We have very good municipal water to start with, 7.2 pH at the tap with little to no chlorine detectable through most of the year, and very low TDS. Our General hardness and Ca hardness are also very modest.
We're relocating a tropical fish hatchery, that has been a hobby and is now grown too big for the house, to a new building. With the move we'd like to improve the quality of in-coming water and have decided to try using ozone and U.V. for chlorine removal rather than carbon alone or the chemical treatment that we currently use. The issue is in trying to decide how to pre-filter any sediments before they hit the ozone reactor and U.V.

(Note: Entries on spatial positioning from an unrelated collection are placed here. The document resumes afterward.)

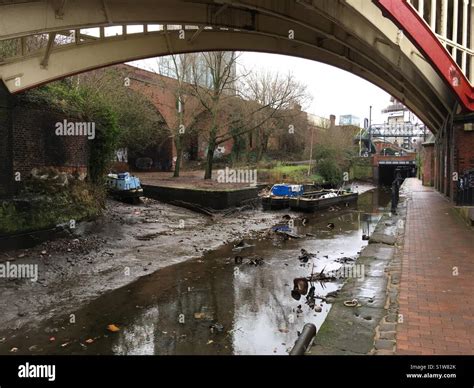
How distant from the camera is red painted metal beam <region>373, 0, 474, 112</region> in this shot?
10000 mm

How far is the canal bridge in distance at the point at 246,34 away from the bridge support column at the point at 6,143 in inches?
1.7

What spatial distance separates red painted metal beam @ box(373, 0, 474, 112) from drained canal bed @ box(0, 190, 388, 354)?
604cm

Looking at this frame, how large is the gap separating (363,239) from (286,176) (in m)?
21.4

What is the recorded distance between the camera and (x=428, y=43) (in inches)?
443

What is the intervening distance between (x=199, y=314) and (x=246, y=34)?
1090 cm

Many people in the hobby/biz use R/O, but we were trying to avoid the waste water and membrane replacement costs,...we have enough waste to recycle/recover already. We're also trying very hard to manage energy consumption so an R/O system capable of a 2,000 gal./day volume and the required booster pump energy would be prohibitive.

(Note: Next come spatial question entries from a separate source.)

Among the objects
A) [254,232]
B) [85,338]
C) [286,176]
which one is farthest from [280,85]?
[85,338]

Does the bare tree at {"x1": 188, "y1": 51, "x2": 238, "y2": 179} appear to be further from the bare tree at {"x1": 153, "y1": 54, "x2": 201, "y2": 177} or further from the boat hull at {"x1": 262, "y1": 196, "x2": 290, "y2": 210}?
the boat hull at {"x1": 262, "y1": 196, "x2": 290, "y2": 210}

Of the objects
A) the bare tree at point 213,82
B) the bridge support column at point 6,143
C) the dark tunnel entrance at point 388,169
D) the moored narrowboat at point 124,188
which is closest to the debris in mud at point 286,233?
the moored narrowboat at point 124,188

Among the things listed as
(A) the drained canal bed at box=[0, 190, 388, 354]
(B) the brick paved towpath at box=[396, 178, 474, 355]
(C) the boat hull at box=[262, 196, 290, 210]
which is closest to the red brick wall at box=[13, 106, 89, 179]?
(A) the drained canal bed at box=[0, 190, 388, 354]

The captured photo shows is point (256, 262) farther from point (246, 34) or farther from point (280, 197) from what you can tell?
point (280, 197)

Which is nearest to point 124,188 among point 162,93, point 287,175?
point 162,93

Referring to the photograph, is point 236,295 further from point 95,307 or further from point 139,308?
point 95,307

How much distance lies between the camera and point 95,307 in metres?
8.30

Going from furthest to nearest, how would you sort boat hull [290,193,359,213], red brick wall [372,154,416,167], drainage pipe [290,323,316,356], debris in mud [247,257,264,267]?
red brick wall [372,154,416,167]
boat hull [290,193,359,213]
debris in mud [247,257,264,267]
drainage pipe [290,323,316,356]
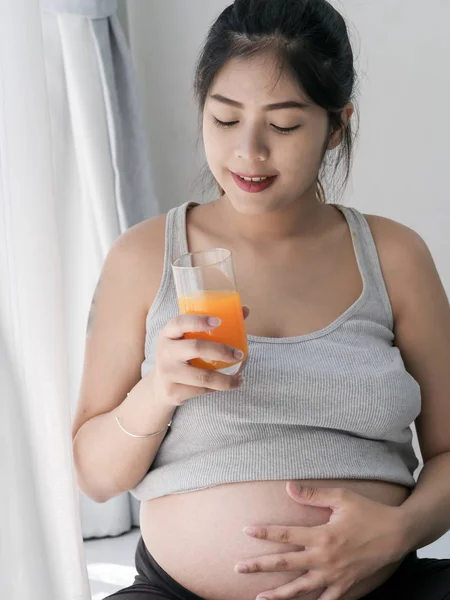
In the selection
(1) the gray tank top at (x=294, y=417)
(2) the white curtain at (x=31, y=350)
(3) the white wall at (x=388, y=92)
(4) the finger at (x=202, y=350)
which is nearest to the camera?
(4) the finger at (x=202, y=350)

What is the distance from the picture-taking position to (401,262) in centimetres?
157

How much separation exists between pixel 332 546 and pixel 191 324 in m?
0.42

The in-coming water is principally used to replace water in the fish habitats through a constant drip system so the demand/flow is fairly constant at a little under 5 liters per minute.
Initial thoughts were of adapting a large swimming pool DE filter and possibly 3 stages of mechanical filtration for sediments. Installation cost is not a minor concern but maintenance costs and labor are. Weekly checks and service are best but daily is too much. The DE head pressure may end up competing with what the R/O booster pump consumes so we're looking for some alternatives to consider.

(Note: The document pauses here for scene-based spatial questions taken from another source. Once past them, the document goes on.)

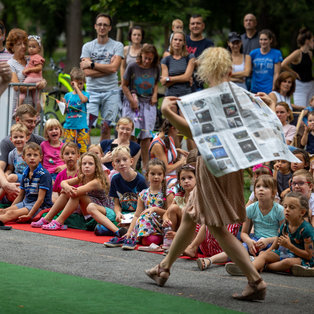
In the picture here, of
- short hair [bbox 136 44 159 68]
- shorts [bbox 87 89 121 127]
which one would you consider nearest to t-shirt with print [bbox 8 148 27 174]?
shorts [bbox 87 89 121 127]

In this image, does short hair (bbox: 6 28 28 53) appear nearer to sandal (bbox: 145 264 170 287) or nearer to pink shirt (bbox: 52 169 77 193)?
pink shirt (bbox: 52 169 77 193)

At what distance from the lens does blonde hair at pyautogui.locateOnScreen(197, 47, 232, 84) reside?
573 cm

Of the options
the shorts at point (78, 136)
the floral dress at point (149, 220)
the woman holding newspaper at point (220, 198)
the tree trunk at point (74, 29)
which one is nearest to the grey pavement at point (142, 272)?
the woman holding newspaper at point (220, 198)

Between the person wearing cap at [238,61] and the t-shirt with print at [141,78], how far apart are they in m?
1.46

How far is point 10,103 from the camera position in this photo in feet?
37.5

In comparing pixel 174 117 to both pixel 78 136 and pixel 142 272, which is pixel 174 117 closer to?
pixel 142 272

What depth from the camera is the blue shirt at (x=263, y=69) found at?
12.8m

We had also looked at using carbon alone for the chlorine removal, but between the initial and annual operating costs the ozone with a carbon wash works out much cheaper. We were also looking for information on the effects of U.V. when combined with ozone. I've been told that the U.V. intensifies the effectiveness of the ozone, but I've nothing empirical to gauge that by. Without understanding that part of the process better we'll probably use the carbon to scrub residual ozone before it hits the U.V.
Any insights or recommendations would be greatly appreciated, especially suggestions on the mechanical stages; sets of PBH 420's in pairs with pressure relief allowing bypass to the second unit vs. washable cartridges or whatever...Ultimately we're trying to get as close to R/O as possible without wasting as much water, energy or money (guess that's all about the same thing when you get right down to it).